Export Without Documentation¶

For production schemas without documentation overhead:

manager.dump_avro_schemas(
    "schemas/avro/",
    namespace="com.mycompany",
    include_docs=False  # Omit doc fields
)

Kafka Integration¶

Basic Kafka Producer¶

Use Avro schemas with Kafka:

from confluent_kafka import avro
from confluent_kafka.avro import AvroProducer
import json


@manager.model("UserEvent", "1.0.0")
class UserEventV1(BaseModel):
    event_id: UUID
    user_id: str
    action: str
    timestamp: datetime


# Get Avro schema
schema = manager.get_avro_schema("UserEvent", "1.0.0", namespace="com.events")
value_schema = avro.loads(json.dumps(schema))

# Create producer
producer = AvroProducer({
    "bootstrap.servers": "localhost:9092",
    "schema.registry.url": "http://localhost:8081"
}, default_value_schema=value_schema)

# Send event
event = UserEventV1(
    event_id=uuid4(),
    user_id="user123",
    action="login",
    timestamp=datetime.now()
)

producer.produce(
    topic="user-events",
    value={
        "event_id": str(event.event_id),
        "user_id": event.user_id,
        "action": event.action,
        "timestamp": int(event.timestamp.timestamp() * 1_000_000)
    }
)
producer.flush()

Kafka Schema Registry¶

Register schemas with Confluent Schema Registry:

from confluent_kafka.schema_registry import SchemaRegistryClient, Schema


# Export schemas to files
manager.dump_avro_schemas("schemas/avro/", namespace="com.events")

# Register with Schema Registry
client = SchemaRegistryClient({"url": "http://localhost:8081"})

with open("schemas/avro/UserEvent_v1_0_0.avsc") as f:
    schema_str = f.read()

» RECORDS
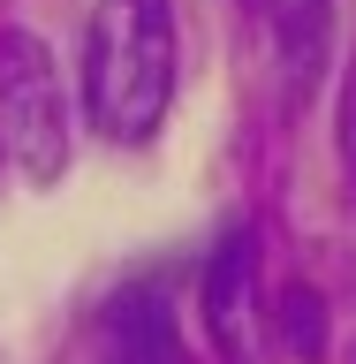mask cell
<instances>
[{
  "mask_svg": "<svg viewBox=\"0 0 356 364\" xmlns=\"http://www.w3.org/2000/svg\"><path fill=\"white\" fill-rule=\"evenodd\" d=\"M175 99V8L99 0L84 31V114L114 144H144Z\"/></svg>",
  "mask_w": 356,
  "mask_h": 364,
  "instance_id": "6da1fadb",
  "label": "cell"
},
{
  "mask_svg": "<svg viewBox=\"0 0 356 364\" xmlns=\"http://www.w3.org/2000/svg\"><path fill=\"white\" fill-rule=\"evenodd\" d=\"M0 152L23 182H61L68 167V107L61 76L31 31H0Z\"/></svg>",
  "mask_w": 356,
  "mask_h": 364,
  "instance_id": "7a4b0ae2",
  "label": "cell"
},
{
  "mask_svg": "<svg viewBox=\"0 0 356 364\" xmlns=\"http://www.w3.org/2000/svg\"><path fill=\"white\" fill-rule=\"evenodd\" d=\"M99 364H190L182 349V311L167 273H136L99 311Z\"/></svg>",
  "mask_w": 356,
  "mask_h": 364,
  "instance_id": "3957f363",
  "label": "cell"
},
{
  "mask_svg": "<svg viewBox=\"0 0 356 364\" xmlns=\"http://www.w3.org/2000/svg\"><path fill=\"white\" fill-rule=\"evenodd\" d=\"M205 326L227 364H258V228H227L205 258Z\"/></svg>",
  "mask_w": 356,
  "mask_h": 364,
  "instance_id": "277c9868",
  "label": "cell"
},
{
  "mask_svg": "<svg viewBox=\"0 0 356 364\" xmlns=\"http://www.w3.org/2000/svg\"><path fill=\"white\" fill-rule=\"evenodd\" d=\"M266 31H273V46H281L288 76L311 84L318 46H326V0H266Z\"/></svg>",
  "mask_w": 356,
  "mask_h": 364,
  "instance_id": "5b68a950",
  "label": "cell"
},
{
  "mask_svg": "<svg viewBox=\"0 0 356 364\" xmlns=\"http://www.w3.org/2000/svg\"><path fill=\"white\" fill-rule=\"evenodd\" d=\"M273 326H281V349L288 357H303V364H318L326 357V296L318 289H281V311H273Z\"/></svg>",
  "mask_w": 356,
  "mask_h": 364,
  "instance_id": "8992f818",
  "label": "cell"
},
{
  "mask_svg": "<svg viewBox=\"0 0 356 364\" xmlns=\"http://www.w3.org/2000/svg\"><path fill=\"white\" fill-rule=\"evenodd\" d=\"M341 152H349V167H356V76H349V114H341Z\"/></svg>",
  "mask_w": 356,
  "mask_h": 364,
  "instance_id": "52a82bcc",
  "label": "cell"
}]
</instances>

--

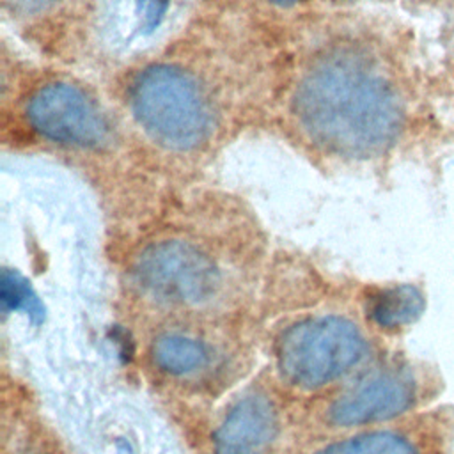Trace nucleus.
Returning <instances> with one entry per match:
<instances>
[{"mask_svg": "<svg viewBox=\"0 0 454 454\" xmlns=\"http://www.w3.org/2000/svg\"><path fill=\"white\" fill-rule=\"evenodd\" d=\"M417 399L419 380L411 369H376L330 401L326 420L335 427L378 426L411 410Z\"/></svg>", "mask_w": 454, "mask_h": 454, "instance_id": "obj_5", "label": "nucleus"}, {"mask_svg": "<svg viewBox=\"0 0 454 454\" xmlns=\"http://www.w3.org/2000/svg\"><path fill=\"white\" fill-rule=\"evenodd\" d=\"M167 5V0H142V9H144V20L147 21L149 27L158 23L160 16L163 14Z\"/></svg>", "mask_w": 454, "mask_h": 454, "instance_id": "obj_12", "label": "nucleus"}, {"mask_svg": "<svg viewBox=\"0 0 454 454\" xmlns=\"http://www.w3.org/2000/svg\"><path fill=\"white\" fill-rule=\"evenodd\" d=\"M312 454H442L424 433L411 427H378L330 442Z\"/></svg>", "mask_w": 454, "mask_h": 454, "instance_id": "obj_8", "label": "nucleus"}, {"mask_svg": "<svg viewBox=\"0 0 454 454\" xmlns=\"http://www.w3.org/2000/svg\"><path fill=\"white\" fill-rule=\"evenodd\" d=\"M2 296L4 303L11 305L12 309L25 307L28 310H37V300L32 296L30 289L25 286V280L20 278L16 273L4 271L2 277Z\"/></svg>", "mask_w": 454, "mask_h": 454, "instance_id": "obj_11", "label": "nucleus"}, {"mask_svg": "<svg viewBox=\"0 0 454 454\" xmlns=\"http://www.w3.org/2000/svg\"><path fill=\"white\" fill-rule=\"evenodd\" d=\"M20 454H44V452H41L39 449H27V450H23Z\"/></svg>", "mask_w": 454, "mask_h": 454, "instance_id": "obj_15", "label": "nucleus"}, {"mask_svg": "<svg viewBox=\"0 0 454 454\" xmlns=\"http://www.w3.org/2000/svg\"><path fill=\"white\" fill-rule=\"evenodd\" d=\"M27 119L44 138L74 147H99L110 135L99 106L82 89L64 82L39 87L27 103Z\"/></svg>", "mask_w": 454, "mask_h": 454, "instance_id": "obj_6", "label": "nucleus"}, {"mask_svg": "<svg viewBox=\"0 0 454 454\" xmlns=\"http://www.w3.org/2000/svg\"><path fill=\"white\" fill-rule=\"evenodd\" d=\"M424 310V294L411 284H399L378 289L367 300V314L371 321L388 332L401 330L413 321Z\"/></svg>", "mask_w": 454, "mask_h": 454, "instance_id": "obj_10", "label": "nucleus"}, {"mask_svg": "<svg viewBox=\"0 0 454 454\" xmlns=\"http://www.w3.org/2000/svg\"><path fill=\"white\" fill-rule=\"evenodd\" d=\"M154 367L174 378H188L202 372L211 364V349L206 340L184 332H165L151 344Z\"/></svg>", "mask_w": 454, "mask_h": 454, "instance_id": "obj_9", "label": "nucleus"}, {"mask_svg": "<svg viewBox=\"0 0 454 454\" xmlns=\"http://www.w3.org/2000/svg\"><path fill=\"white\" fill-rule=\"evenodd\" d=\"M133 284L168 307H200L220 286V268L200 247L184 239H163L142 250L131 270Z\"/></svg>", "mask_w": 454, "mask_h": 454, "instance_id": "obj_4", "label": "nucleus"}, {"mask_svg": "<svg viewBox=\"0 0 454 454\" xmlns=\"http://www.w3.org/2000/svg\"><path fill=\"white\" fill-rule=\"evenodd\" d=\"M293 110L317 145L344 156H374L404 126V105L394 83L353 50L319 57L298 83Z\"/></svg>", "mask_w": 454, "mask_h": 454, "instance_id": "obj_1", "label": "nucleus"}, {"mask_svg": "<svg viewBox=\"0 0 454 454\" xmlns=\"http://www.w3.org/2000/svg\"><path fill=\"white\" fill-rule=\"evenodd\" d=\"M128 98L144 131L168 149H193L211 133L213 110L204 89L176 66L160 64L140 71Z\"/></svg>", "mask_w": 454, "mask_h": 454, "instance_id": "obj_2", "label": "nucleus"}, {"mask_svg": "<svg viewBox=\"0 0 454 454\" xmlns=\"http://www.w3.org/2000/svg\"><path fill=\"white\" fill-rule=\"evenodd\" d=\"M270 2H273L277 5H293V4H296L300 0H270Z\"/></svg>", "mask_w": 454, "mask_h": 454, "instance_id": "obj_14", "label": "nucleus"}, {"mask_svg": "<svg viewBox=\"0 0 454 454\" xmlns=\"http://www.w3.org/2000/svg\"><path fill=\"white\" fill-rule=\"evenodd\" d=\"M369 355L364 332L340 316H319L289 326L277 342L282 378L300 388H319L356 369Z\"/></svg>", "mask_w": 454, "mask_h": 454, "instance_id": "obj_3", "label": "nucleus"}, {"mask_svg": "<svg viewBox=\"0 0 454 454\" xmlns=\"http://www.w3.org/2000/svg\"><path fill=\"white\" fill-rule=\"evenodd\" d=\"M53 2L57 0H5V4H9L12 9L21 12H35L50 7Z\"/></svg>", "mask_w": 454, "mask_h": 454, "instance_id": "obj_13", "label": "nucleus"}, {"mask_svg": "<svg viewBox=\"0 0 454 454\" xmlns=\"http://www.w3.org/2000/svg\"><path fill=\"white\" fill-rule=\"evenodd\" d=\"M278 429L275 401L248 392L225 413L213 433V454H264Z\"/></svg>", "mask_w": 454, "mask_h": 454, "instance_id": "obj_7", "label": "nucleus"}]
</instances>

» GIVEN PROBLEM 1
Using the Avro schema text, decide whether each statement agrees with it. Answer yes or no and quote the words that settle it. (a) The producer in the basic Kafka example connects to a bootstrap server at localhost:9092. (b) The export without documentation sets include_docs to True. (c) The basic producer example sends its event to a topic named "user-events".
» GIVEN PROBLEM 2
Restate word for word the passage of the Avro schema text that begins at the words "from confluent_kafka.schema_registry import" and stops after "schema_str = f.read()".
» GIVEN PROBLEM 3
List every field declared in the UserEventV1 class in the Avro schema text.

» EXPECTED OUTPUT 1
(a) Yes: "bootstrap.servers": "localhost:9092"
(b) No: include_docs=False
(c) Yes: topic="user-events"

» EXPECTED OUTPUT 2
from confluent_kafka.schema_registry import SchemaRegistryClient, Schema


# Export schemas to files
manager.dump_avro_schemas("schemas/avro/", namespace="com.events")

# Register with Schema Registry
client = SchemaRegistryClient({"url": "http://localhost:8081"})

with open("schemas/avro/UserEvent_v1_0_0.avsc") as f:
    schema_str = f.read()

» EXPECTED OUTPUT 3
event_id, user_id, action, timestamp